= Alıntı =
Emsal Mahkeme Kararı Konya Bölge Adliye Mahkemesi 6. Hukuk Dairesi 2021/694 E. 2022/2431 K. 23.12.2022 T.

Görüntülediğiniz mahkeme kararı henüz kesinleşmemiştir. Yararlı olması amacıyla eklenmiştir.

T.C. KONYA BAM … HUKUK DAİRESİ
T.C.
KONYA
BÖLGE ADLİYE MAHKEMESİ
… HUKUK DAİRESİ

DOSYA NO : …
KARAR NO : …

T Ü R K M İ L L E T İ A D I N A
İ S T İ N A F K A R A R I

BAŞKAN : … (…)
ÜYE : … (…)
ÜYE : … (…)
KATİP : … (…)

İNCELENEN KARARIN
MAHKEMESİ : KONYA … ASLİYE TİCARET MAHKEMESİ
TARİHİ : 22/09/2020
NUMARASI : … Esas … Karar

İSTİNAF EDEN DAVACI : … (T.C. Kimlik No: …)
VEKİLİ : Av. …

İSTİNAF EDEN DAVALI : …
VEKİLİ : Av. …
DAVA : Şirket Ortağı Olmadığının Tespiti ve Alacak

İSTİNAF KARARININ
KARAR TARİHİ : 23/12/2022
YAZIM TARİHİ : 11/01/2023
Davacı tarafından davalı aleyhine Konya Asliye … Ticaret Mahkemesi’nin … Esas sayılı dosyası ile açılan şirket ortağı olmadığının tespiti ve alacak davasında 22/09/2020 tarihinde tesis edilen karar verilmesine yer olmadığına ilişkin karara karşı tarafların istinaf kanun yoluna başvurması üzerine, üye hakimin görüşleri alındıktan sonra dosya incelendiğinde;
DAVA: Davacı vekili dava dilekçesinde özetle; Davacı tarafın davalı tarafa para verdiğini, davalı şirket temsilcileri tarafından para yatırılırken, yatırılan para karşılığında yüksek kazanç elde edeceği ve yatırdığı paranın istendiğinde kendisine iade edileceği konusunda güven telkin edildiğini, davalı tarafça yatırılan para karşılığında ortaklık durum belgesi ve hisse senetleri verildiğini, davacının yatırdığı paraları geri istediğinde paranın iade edilmediğini beyan ederek, müvekkilinin davalı şirkete ortak olmamasından dolayı davalı şirkete yatırdığı paranın şimdilik 1.000,00 TL’sinin yatırıldığı tarihten itibaren işleyecek reeskont avans faiziyle birlikte tahsiline karar verilerek, yargılama giderleriyle ücreti vekaletin davalıdan tahsiline karar verilmesini dava ve talep etmiştir.

Sahneye dayalı soru kayıtları:
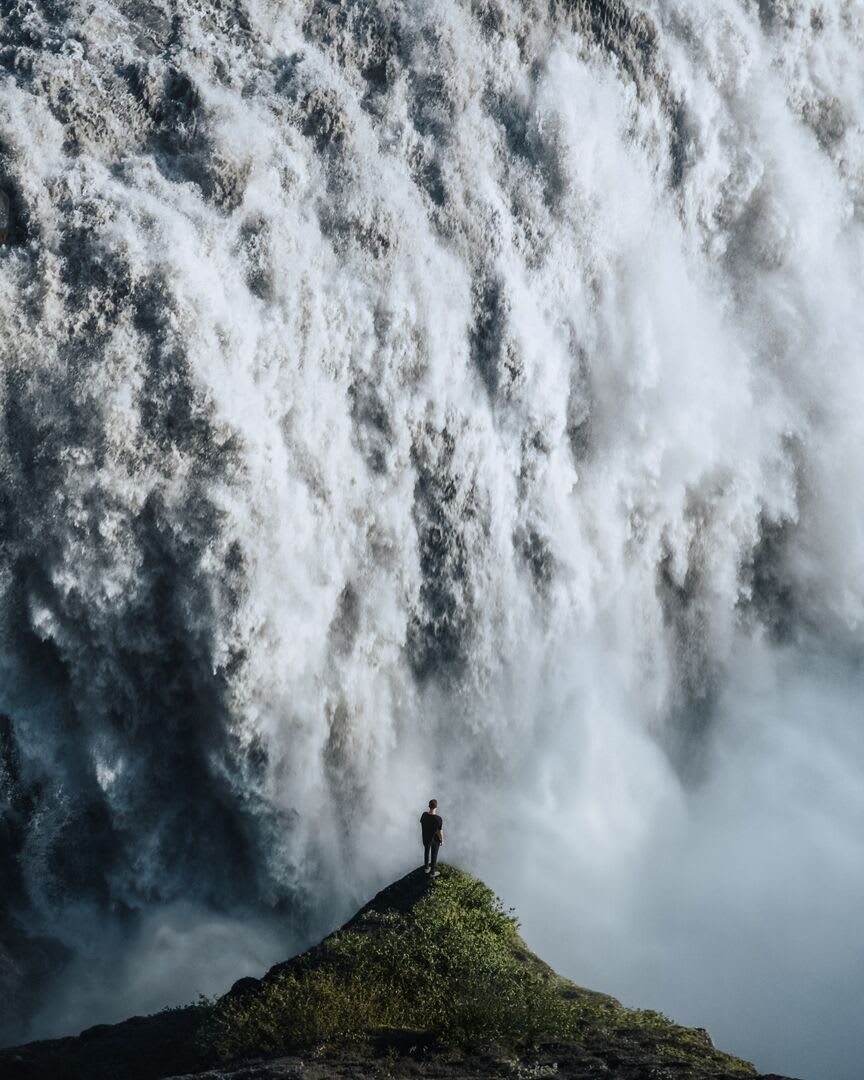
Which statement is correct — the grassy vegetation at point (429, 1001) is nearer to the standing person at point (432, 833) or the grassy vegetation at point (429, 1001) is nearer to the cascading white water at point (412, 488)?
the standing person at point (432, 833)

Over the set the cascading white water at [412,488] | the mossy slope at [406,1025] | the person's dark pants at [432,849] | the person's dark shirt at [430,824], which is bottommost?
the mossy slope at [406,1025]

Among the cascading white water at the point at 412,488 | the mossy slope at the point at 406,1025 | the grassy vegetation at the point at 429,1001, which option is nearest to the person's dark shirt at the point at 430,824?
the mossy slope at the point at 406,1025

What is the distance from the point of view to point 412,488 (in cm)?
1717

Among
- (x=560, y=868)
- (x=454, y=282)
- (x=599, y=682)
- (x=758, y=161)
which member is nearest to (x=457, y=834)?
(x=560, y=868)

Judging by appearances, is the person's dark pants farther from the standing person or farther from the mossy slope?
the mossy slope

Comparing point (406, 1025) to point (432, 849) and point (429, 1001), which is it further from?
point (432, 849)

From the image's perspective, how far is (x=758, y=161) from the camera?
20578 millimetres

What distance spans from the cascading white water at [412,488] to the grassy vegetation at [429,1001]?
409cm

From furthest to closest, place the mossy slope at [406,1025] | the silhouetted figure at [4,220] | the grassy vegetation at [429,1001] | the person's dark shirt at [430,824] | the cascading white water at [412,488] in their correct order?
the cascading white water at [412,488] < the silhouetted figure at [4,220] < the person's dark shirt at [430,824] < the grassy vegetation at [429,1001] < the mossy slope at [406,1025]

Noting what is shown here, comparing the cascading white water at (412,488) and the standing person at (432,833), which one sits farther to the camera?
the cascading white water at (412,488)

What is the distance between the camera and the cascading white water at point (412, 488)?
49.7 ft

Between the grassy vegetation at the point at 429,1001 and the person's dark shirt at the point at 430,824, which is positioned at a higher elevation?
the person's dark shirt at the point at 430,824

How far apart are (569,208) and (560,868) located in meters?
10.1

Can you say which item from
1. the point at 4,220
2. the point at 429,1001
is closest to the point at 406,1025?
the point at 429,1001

= Yapılacak İş =
Alıntıya göre aşağıdaki soruları yanıtlayın:
1. İstinaf incelemesine konu olan karar hangi tarihte verilmiştir?
2. İstinaf kararının yazım tarihi nedir?
3. Davacı, davalı şirkete yatırdığı paranın şimdilik ne kadarının tahsilini talep etmiştir?

= Görevin Sonucu =
1. 22/09/2020
2. 11/01/2023
3. 1.000,00 TL